◆ **Work instructions**: The answer must consist solely of the lines from the one with "Hello Little Bird Metal Print" through the last line of the data, copied exactly, with no pictures.

◆ **Data to process**:
▼

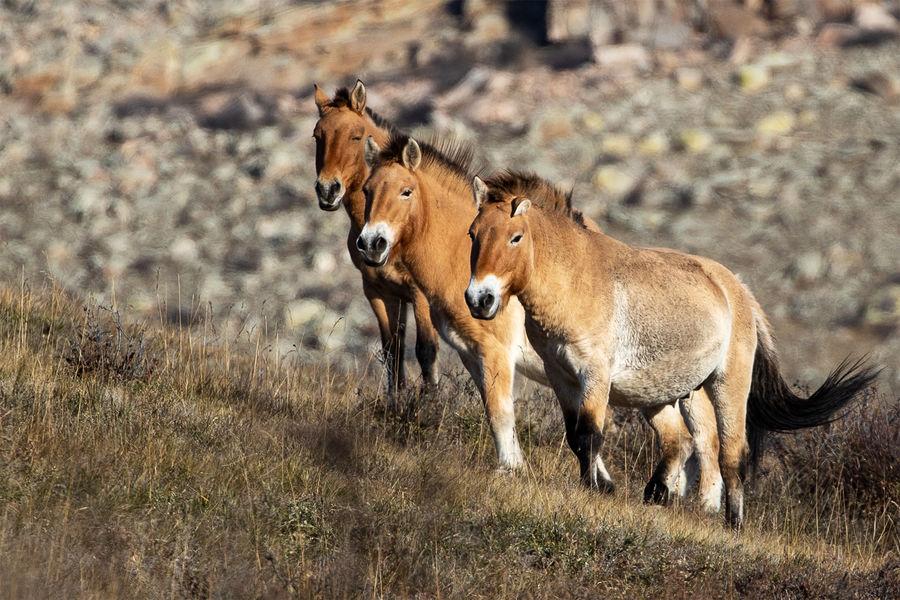 Лошади Пржевальского натерритории национального парка Хустайн Нуруу, расположенного в100 километрах кзападу от Улан-Батора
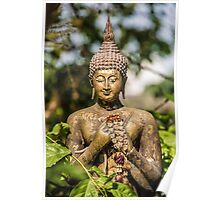 Buddha in nature Poster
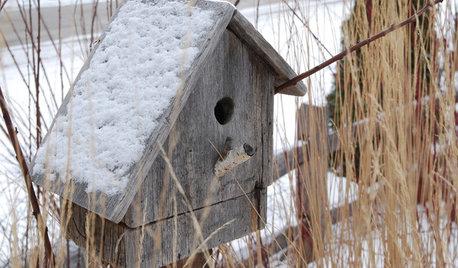 How to Create a Wildlife-friendly Garden in Winter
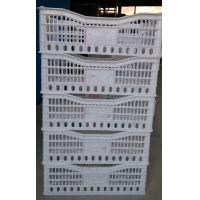 Quality Special vented plastic crate for strawberries for sale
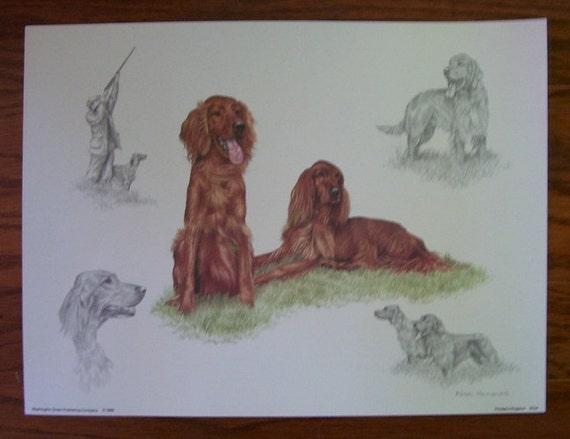 IRISH SETTER CHARMING DOG GREETINGS NOTE CARD LOVELY STANDING DOG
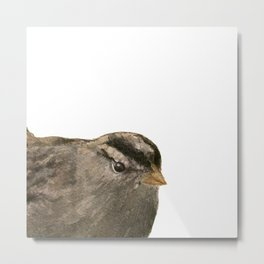 Hello Little Bird Metal Print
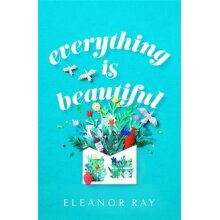 Everything is Beautiful: an unforgettable debut with a huge heart | Hardback - Used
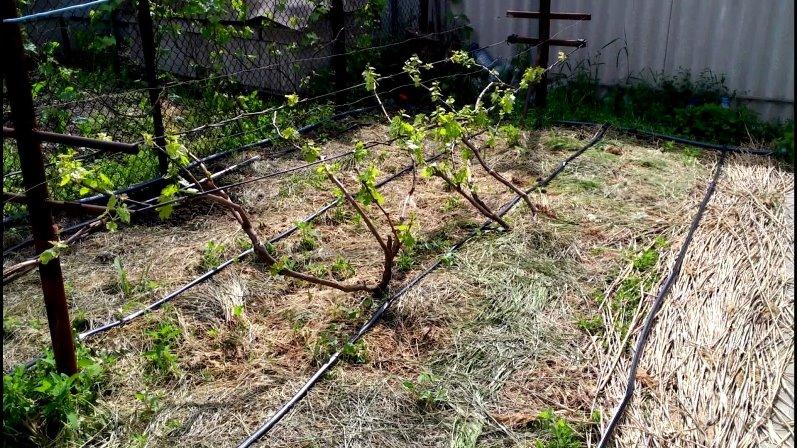 Как пересадить виноград - уход за кустарником после пересадки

▲

◆ **Your response**:
 Hello Little Bird Metal Print
 Everything is Beautiful: an unforgettable debut with a huge heart | Hardback - Used
 Как пересадить виноград - уход за кустарником после пересадки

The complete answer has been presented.